I used og pretrain and contentvc

willow rivet
#

it doesn't increase voice likeness

gleaming crater
#

Oh ok that does make since it would only make it sound more high bitrate

willow rivet
#

you're talking about the spin embedder, i've heard the wavlm version of spin does increase the likeness more but i havent tried

gleaming crater
#

But i am wondering if SPIN and doing a klm train would increase likeness

#

Yeah

gleaming crater
#

Can you tell me what someone means by custom pretrain

#

The most recent juice wrld model says recent pretrain and the dude told me he used klm

#

Yeah that's a moderate improvement you sent

#

Im just confused wth mrf hifigan etc are its so confusing

willow rivet
#

when you're doing your regular rvc model you're doing something named finetuning

gleaming crater
#

Yes I know what they are and why they are used

#

Because training an entire model yourself would be extremely hard amd long

willow rivet
gleaming crater
#

I see

#

So is klm a pretrain and is it including hifigan

willow rivet
#

so mrf hifigan, refinegan, they're vocoders

gleaming crater
#

And how does spin factor into the equation

willow rivet
#

vocoders are the thing that clone sounds

#

spin is a embedder, is the thing that extracts every phoneme found in the dataset

gleaming crater
#

Ok is applio using contentvc

willow rivet
#

"oh your dataset is in english, okay, lemme extract every phoneme for u"

gleaming crater
#

I see

#

That makes sense

#

Spin wouldnt make a large difference then huh

willow rivet
#

during inference, the model uses the phonemes extracted by the embedder

willow rivet
#

you see, cvec is quite old

#

and is not robust towards noise at all

#

actually it despises it

#

spin in the other hand, is newer and is robust towards noise

#

this translates in your model having more natural breaths

#

less ocurrences of robotic breathing

gleaming crater
#

That makes sense

#

So KLM is what then?

#

Just implementation of the spin

willow rivet
#

klm is a pretrained model, 800 hours worth of info

gleaming crater
#

I see so klm is a better pretrain for singing?

#

As it includes more singing data

willow rivet
#

yes it's better for singing, og pretrain can't sing

gleaming crater
#

And spin can improve vocal breaths and tics and reduce pops

#

Ok so my model might be shit since im using og pretrain for singing and complex melodies?

gleaming crater
willow rivet
#

these are the voices of each pretrain

#

when you're training a model, you're trying to change those voices

gleaming crater
#

So would you just use klm 6.3 to train a model for singing/rapping now and use spin or not since its only 32k

#

Bc my dataset is super high quality 48khz

willow rivet
gleaming crater
gleaming crater
#

I like to maximize bitrate if possible to maximize data grab

willow rivet
#

i'd recommend klm 4.9 and cvec, with multiscale on

#

for singing

gleaming crater
#

I see so you can train with myltiscale or is it only used in the conversion?

willow rivet
#

you can easily hide the issues caused by multiscale during vocal mixing

gleaming crater
#

Any reason for 4.9 and not 6.3 etx

gleaming crater
willow rivet
willow rivet
#

thats why multiscale sounds cleaner

#

the model actually does something above 12khz

gleaming crater
#

I used applio 3.2.8 bug fix to train

willow rivet
gleaming crater
#

Maybe my standards went up but can you look up the most recent juice wrldmodel in the discord?
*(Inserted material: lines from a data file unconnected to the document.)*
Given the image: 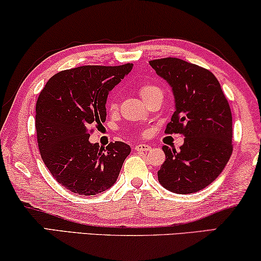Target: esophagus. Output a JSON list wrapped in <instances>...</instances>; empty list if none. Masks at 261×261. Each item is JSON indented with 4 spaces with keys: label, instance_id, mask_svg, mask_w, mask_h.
I'll return each instance as SVG.
<instances>
[{
    "label": "esophagus",
    "instance_id": "34e87169",
    "mask_svg": "<svg viewBox=\"0 0 261 261\" xmlns=\"http://www.w3.org/2000/svg\"><path fill=\"white\" fill-rule=\"evenodd\" d=\"M135 150L136 151H150L151 150V146L148 144H137L135 145Z\"/></svg>",
    "mask_w": 261,
    "mask_h": 261
}]
</instances>
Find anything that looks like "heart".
<instances>
[{
  "mask_svg": "<svg viewBox=\"0 0 261 261\" xmlns=\"http://www.w3.org/2000/svg\"><path fill=\"white\" fill-rule=\"evenodd\" d=\"M157 93H162V91H161L159 86L152 85V84H144V85H142L141 89H139V94H141V97L144 99V101L148 100L150 97H152L153 94ZM117 108H118V104H117L116 98L110 99L108 104V109L110 111H116Z\"/></svg>",
  "mask_w": 261,
  "mask_h": 261,
  "instance_id": "heart-1",
  "label": "heart"
}]
</instances>
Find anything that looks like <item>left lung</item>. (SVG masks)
I'll return each instance as SVG.
<instances>
[{
  "mask_svg": "<svg viewBox=\"0 0 261 261\" xmlns=\"http://www.w3.org/2000/svg\"><path fill=\"white\" fill-rule=\"evenodd\" d=\"M170 85L175 112L167 134H182L179 151L163 145L166 161L157 172L164 188L193 194L221 174L233 151L232 112L215 75L208 69L177 58L149 62Z\"/></svg>",
  "mask_w": 261,
  "mask_h": 261,
  "instance_id": "1",
  "label": "left lung"
}]
</instances>
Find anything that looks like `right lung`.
<instances>
[{
	"instance_id": "add662e5",
	"label": "right lung",
	"mask_w": 261,
	"mask_h": 261,
	"mask_svg": "<svg viewBox=\"0 0 261 261\" xmlns=\"http://www.w3.org/2000/svg\"><path fill=\"white\" fill-rule=\"evenodd\" d=\"M132 66L66 69L53 75L40 92L35 116L40 153L53 177L69 192L95 195L117 181L130 145L92 144L90 127L105 122L109 92Z\"/></svg>"
}]
</instances>
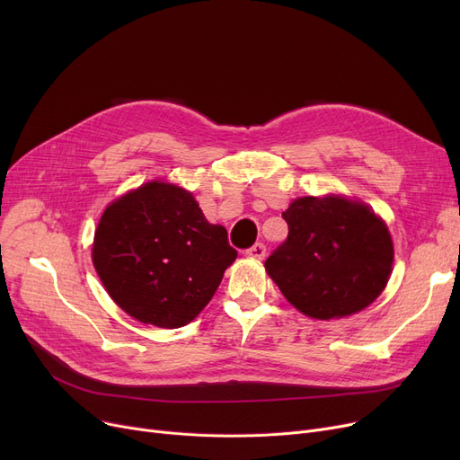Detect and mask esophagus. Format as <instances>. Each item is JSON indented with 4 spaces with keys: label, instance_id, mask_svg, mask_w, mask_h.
<instances>
[{
    "label": "esophagus",
    "instance_id": "34e87169",
    "mask_svg": "<svg viewBox=\"0 0 460 460\" xmlns=\"http://www.w3.org/2000/svg\"><path fill=\"white\" fill-rule=\"evenodd\" d=\"M246 255L252 259H264V255H267V246H264L262 243H257L246 250Z\"/></svg>",
    "mask_w": 460,
    "mask_h": 460
}]
</instances>
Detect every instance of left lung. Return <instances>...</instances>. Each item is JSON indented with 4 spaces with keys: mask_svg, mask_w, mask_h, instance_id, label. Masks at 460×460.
I'll return each instance as SVG.
<instances>
[{
    "mask_svg": "<svg viewBox=\"0 0 460 460\" xmlns=\"http://www.w3.org/2000/svg\"><path fill=\"white\" fill-rule=\"evenodd\" d=\"M285 243L264 262L283 296L311 319H341L376 300L394 243L367 205L341 196L298 198L283 212Z\"/></svg>",
    "mask_w": 460,
    "mask_h": 460,
    "instance_id": "1",
    "label": "left lung"
}]
</instances>
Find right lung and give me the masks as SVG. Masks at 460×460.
<instances>
[{
  "instance_id": "1",
  "label": "right lung",
  "mask_w": 460,
  "mask_h": 460,
  "mask_svg": "<svg viewBox=\"0 0 460 460\" xmlns=\"http://www.w3.org/2000/svg\"><path fill=\"white\" fill-rule=\"evenodd\" d=\"M234 259L226 227L208 224L191 193L169 182L125 193L94 231L93 264L108 295L158 328L196 319Z\"/></svg>"
}]
</instances>
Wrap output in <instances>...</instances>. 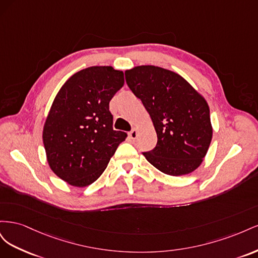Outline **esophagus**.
<instances>
[{
    "label": "esophagus",
    "mask_w": 258,
    "mask_h": 258,
    "mask_svg": "<svg viewBox=\"0 0 258 258\" xmlns=\"http://www.w3.org/2000/svg\"><path fill=\"white\" fill-rule=\"evenodd\" d=\"M137 137H138V131H137V129H132V130L129 132V138H130L131 140H135V139H137Z\"/></svg>",
    "instance_id": "34e87169"
}]
</instances>
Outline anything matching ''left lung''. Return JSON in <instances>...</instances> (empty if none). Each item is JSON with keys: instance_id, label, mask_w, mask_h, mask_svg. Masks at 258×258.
Here are the masks:
<instances>
[{"instance_id": "obj_1", "label": "left lung", "mask_w": 258, "mask_h": 258, "mask_svg": "<svg viewBox=\"0 0 258 258\" xmlns=\"http://www.w3.org/2000/svg\"><path fill=\"white\" fill-rule=\"evenodd\" d=\"M124 75L157 134L154 150L143 153L147 161L173 176L196 170L213 135L206 99L181 75L167 69L139 66L127 70Z\"/></svg>"}]
</instances>
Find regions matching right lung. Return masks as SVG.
Segmentation results:
<instances>
[{
    "label": "right lung",
    "mask_w": 258,
    "mask_h": 258,
    "mask_svg": "<svg viewBox=\"0 0 258 258\" xmlns=\"http://www.w3.org/2000/svg\"><path fill=\"white\" fill-rule=\"evenodd\" d=\"M123 84L122 71L90 67L58 91L44 123L43 143L52 172L68 184H92L126 140V132L113 129L108 106Z\"/></svg>",
    "instance_id": "add662e5"
}]
</instances>
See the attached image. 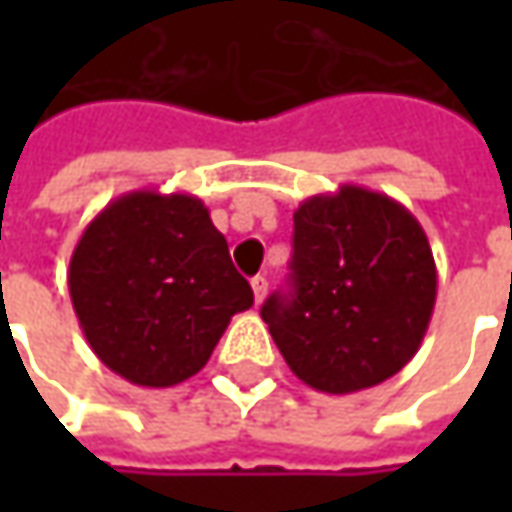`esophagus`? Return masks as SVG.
Instances as JSON below:
<instances>
[{
	"mask_svg": "<svg viewBox=\"0 0 512 512\" xmlns=\"http://www.w3.org/2000/svg\"><path fill=\"white\" fill-rule=\"evenodd\" d=\"M250 287H253V299H256V305H262L267 296V279L265 276H253L250 279Z\"/></svg>",
	"mask_w": 512,
	"mask_h": 512,
	"instance_id": "obj_1",
	"label": "esophagus"
}]
</instances>
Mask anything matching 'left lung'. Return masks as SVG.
Segmentation results:
<instances>
[{
	"mask_svg": "<svg viewBox=\"0 0 512 512\" xmlns=\"http://www.w3.org/2000/svg\"><path fill=\"white\" fill-rule=\"evenodd\" d=\"M290 270L293 290L273 293L262 319L307 387L367 390L416 356L436 305V262L396 199L359 185L305 199Z\"/></svg>",
	"mask_w": 512,
	"mask_h": 512,
	"instance_id": "obj_1",
	"label": "left lung"
}]
</instances>
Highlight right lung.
I'll return each instance as SVG.
<instances>
[{"mask_svg": "<svg viewBox=\"0 0 512 512\" xmlns=\"http://www.w3.org/2000/svg\"><path fill=\"white\" fill-rule=\"evenodd\" d=\"M70 302L99 362L139 387L196 376L253 290L202 199L130 190L85 227Z\"/></svg>", "mask_w": 512, "mask_h": 512, "instance_id": "right-lung-1", "label": "right lung"}]
</instances>
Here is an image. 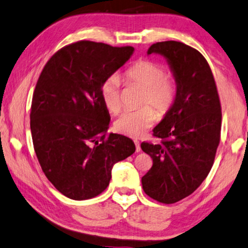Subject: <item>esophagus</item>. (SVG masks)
Returning <instances> with one entry per match:
<instances>
[{"label":"esophagus","instance_id":"esophagus-1","mask_svg":"<svg viewBox=\"0 0 248 248\" xmlns=\"http://www.w3.org/2000/svg\"><path fill=\"white\" fill-rule=\"evenodd\" d=\"M135 144H136V151L137 152H140L141 151V148H140V142L138 140H135Z\"/></svg>","mask_w":248,"mask_h":248}]
</instances>
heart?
Wrapping results in <instances>:
<instances>
[{
  "label": "heart",
  "instance_id": "obj_1",
  "mask_svg": "<svg viewBox=\"0 0 248 248\" xmlns=\"http://www.w3.org/2000/svg\"><path fill=\"white\" fill-rule=\"evenodd\" d=\"M163 66L153 61L141 60L132 64L124 73L128 84H137L143 88L141 104H151L163 117L173 107L178 87L171 76L164 75ZM121 80L111 75L100 87V98L109 112L117 113L121 108ZM156 120V112L150 106L137 110H125L115 121V129L124 136L138 138L150 129Z\"/></svg>",
  "mask_w": 248,
  "mask_h": 248
}]
</instances>
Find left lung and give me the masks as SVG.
Instances as JSON below:
<instances>
[{
  "mask_svg": "<svg viewBox=\"0 0 248 248\" xmlns=\"http://www.w3.org/2000/svg\"><path fill=\"white\" fill-rule=\"evenodd\" d=\"M147 54L166 58L178 93L173 107L153 129L162 142L141 143L153 161L141 182L145 194L171 204L193 193L210 173L221 136V104L212 70L198 50L167 41L151 45Z\"/></svg>",
  "mask_w": 248,
  "mask_h": 248,
  "instance_id": "obj_1",
  "label": "left lung"
}]
</instances>
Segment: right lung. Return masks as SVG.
Instances as JSON below:
<instances>
[{
  "label": "right lung",
  "mask_w": 248,
  "mask_h": 248,
  "mask_svg": "<svg viewBox=\"0 0 248 248\" xmlns=\"http://www.w3.org/2000/svg\"><path fill=\"white\" fill-rule=\"evenodd\" d=\"M133 52L80 41L53 55L38 78L31 108L34 150L46 178L69 199L100 194L113 166L136 151L131 139L107 135L110 116L100 98L103 82Z\"/></svg>",
  "instance_id": "add662e5"
}]
</instances>
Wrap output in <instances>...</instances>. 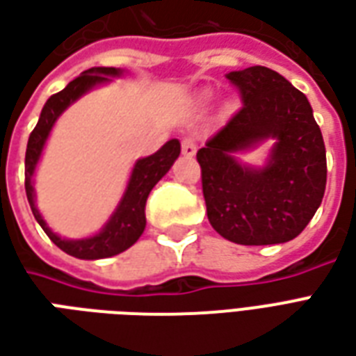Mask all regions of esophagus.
<instances>
[{
    "mask_svg": "<svg viewBox=\"0 0 356 356\" xmlns=\"http://www.w3.org/2000/svg\"><path fill=\"white\" fill-rule=\"evenodd\" d=\"M181 150H183V154L185 156H194L196 154V150H198V145H196V140L193 137H185L183 143H181Z\"/></svg>",
    "mask_w": 356,
    "mask_h": 356,
    "instance_id": "34e87169",
    "label": "esophagus"
}]
</instances>
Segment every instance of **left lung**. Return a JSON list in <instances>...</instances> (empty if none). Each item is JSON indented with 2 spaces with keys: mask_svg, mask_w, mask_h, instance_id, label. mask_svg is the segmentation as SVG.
Listing matches in <instances>:
<instances>
[{
  "mask_svg": "<svg viewBox=\"0 0 356 356\" xmlns=\"http://www.w3.org/2000/svg\"><path fill=\"white\" fill-rule=\"evenodd\" d=\"M242 106L196 152L208 219L223 238L242 246L293 240L313 219L326 188V148L307 97L267 66L227 74ZM277 140L265 168L232 156Z\"/></svg>",
  "mask_w": 356,
  "mask_h": 356,
  "instance_id": "1",
  "label": "left lung"
}]
</instances>
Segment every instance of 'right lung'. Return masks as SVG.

See how it says custom pretrain? I am wondering what that means also it sounds really good in comparison to my model it had 20 mins of data, my model.

willow rivet
gleaming crater
#

Thanks btw @willow rivet for the help

willow rivet
#

Gans are very unstable when training with small datasets

gleaming crater
#

Fuck man is there any easy way to clean data set bc I had to manually clip shit, it seems spin would save my ass from having to go through it manually for 5 hours

willow rivet
gleaming crater
#

Holy shit

#

Rip my life

willow rivet
gleaming crater
#

I lowkey could just download others but tbh I am nervous about someone trojaning a pth model on here

#

Especially since they are running locally

#

Is that data set you sent pushing boundaries it still sounds crunchy on multiscale

willow rivet
#

rvc-boss (the author of rvc) recommends 10 mins because thats when the results starts to be more consistent

#

below 10 mins every result is so random and unstable

#

but realism in models start to hit in the 2 hour mark

#

the pretrain is around 50 hours long (cant remember exactly, it's the vctk dataset)
so maybe for finetuning the max amount you can train is 50 hours (i may be wrong)

#

the more data u add, the model knows better how to reproduce stuff

willow rivet
#

using a "hack" that forces him to sing

#

it's normal for models to sound weird if you inference stuff too different from what they learned (which is also why you want to have a big and diverse dataset, to cover different situations better)

#

it's not a multiscale problem but a dataset problem

gleaming crater
willow rivet
#

but if both quality and voice are consistent, everything should be fine

gleaming crater
#

Like keeping dataset length the same, one is from a slow song and another has different songs combined wkuldnt the more diverse set output better results and less artifacting

willow rivet
#

yea rvc kinda knows how to do that

willow rivet
#

instead of using the low notes from the start*

#

if you really want the best voice likeness, train a big dataset where the voice is super consistent and the person is using their whole vocal range

#

smaller datasets tend to sound a bit different from the og voice due to rvc using the knowledge of the og pretrain more

#

and as you know, the voice of the og pretrain is a deep voiced woman

#

so like sometimes when the model doesn't know how to do X stuff, it'll use the pretrain knowledge instead, the woman voice you've heard before

#

rvc boss added the index file to try to fight that

#

forces the model to use the dataset's phonemes

gleaming crater
willow rivet
#

thats a very hard task

#

no one gonna do that for free lol

willow rivet
#

with bigger sets you rely less on the pretrain's voice/knowledge, so everything feels more natural and accurate to the dataset

gleaming crater
willow rivet
#

yup vits2 is already a reality

#

there is a github repo with the code

#

but you can't just slap vits2 onto rvc KEKW

#

almost everything has to be redone

#

that would be the real rvc3

#

the embedder spin may be the last major update to be released yt_nails

blissful kelp
limber prism
# willow rivet yea, first one is spin (the new embedder), somehow it made the voice way deeper ...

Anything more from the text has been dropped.